Nel browser Chrome la prima falla zero-day del 2022 non è più solo a rischio exploit, ma già sotto attacco. È necessario aggiornare subito il browser di Google, per evitare che attaccanti sfruttino la vulnerabilità ad alta severità.
“Si tratta della prima falla zero-day in Chrome risolta quest’anno”, commenta Pierluigi Paganini, analista di cyber security e CEO Cybhorus
Indice degli argomenti
Chrome, falla zero-day già sfruttata da attaccanti
Secondo l’analista, “due aspetti importanti relativi a questa vulnerabilità vanno evidenziati:
- innanzitutto, il fatto che siano stati proprio esperti di Google a trovarla: sebbene si tratti di una falla che è stata sfruttata in attacchi in rete, conferma dell’attenzione dell’azienda agli aspetti di sicurezza;
- secondo aspetto da sottolineare, è come attori malevoli siano in grado di individuare e sfruttare falle zero-day presenti in software di largo consumo come il popolare browser Chrome”.
Si tratta di una vulnerabilità ad alta severità, tracciata come CVE-2022-0609 e descritta come use-after-free (consente, cioè, agli aggressori di caricare codice dannoso in una posizione di memoria che è stata liberata una volta che i suoi contenuti precedenti non sono più in uso).
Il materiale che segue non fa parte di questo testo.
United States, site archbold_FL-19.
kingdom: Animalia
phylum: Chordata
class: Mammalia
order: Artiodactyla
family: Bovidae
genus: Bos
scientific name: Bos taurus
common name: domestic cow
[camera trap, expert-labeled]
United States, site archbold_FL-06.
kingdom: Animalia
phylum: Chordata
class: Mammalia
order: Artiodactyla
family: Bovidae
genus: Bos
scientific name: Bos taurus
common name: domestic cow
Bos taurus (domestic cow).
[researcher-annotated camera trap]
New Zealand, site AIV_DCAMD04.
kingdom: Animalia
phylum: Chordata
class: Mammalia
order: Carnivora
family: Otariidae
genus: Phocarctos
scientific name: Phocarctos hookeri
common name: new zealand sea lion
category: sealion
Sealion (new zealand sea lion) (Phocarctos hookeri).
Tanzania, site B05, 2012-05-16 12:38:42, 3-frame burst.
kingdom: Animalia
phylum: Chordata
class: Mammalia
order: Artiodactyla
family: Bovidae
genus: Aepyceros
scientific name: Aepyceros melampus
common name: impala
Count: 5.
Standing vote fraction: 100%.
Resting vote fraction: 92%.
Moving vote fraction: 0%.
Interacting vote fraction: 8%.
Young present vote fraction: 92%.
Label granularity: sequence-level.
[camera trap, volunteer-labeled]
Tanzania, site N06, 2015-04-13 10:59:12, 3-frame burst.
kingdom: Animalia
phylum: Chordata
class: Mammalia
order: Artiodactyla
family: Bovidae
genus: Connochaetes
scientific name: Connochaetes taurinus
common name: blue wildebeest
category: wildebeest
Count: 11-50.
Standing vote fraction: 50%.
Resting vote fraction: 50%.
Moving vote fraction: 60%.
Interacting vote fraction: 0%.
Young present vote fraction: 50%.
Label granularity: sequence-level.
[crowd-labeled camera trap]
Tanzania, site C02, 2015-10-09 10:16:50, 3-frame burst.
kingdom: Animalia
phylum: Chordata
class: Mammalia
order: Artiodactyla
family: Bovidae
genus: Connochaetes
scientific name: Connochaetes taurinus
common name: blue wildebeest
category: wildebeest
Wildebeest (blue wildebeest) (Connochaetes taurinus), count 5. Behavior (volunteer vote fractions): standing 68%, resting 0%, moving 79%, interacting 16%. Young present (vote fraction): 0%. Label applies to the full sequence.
La vulnerabilità risiede nella componente Animation. In caso di exploit riuscito, potrebbe provocare corruzione di dati validi ed esecuzione di codice arbitrario sui sistemi affetti dal bug.
Ma l’altro grave pericolo riguarda il rischio di attacchi Denial of Service (Dos).
La falla affligge le versioni precedenti alla 98.0.4758.102 del browser Google Chrome per i sistemi operativi Windows, macOS e Linux.
“Google è consapevole e a conoscenza dei report che parlano dell’esistenza di exploit per CVE-2022-0609”, ha dichiarato il colosso di Mountain View. La scoperta della falla è da attribuire a Adam Weidemann e Clément Lecigne del Threat Analysis Group di Google (TAG).
L’update del browser di Google è già disponibile
Ieri Google ha rilasciato i bug fix per 11 vulnerabilità presenti nel suo browser Chrome, inclusa la falla catalogata ad alta severità che preoccupa di più gli esperti di cyber security.
Le altre vulnerabilità riguardano:
- File Manager;
- ANGLE;
- GPU;
- un bug buffer overflow in Tab Groups;
- un overflow di Integer o di numeri interi in Mojo;
- un bug di implementazione inappropriata in Gamepad API.
La falla CVE-2022-0609 non è più solo a rischio-exploit, ma già sotto attacco nel mondo reale. Ma è già disponibile la prima patch per Chrome per sanare la prima falla zero-day di Google nel 2022. Dunque, l’update è urgente.
“La conoscenza di queste falle“, conclude Paganini, “rende le operazioni degli attori malevoli particolarmente insidiose e spesso trasparenti ai principali sistemi di difesa. Per questo motivo il ritrovamento di queste falle e il conseguente rilascio di patch è cruciale, così come la rapidità da parte degli utenti nell’installare gli aggiornamenti“.
Il roll-out della nuova versione è prevista nelle prossime settimane, ma poiché bisogna scaricare tempestivamente l’update, il consiglio è di installare l’update immediatamente da Chrome menu/Help/About Google Chrome.
Ricordiamo, infine, che l’anno scorso Google ha riportato 17 falle zero-day in Chrome.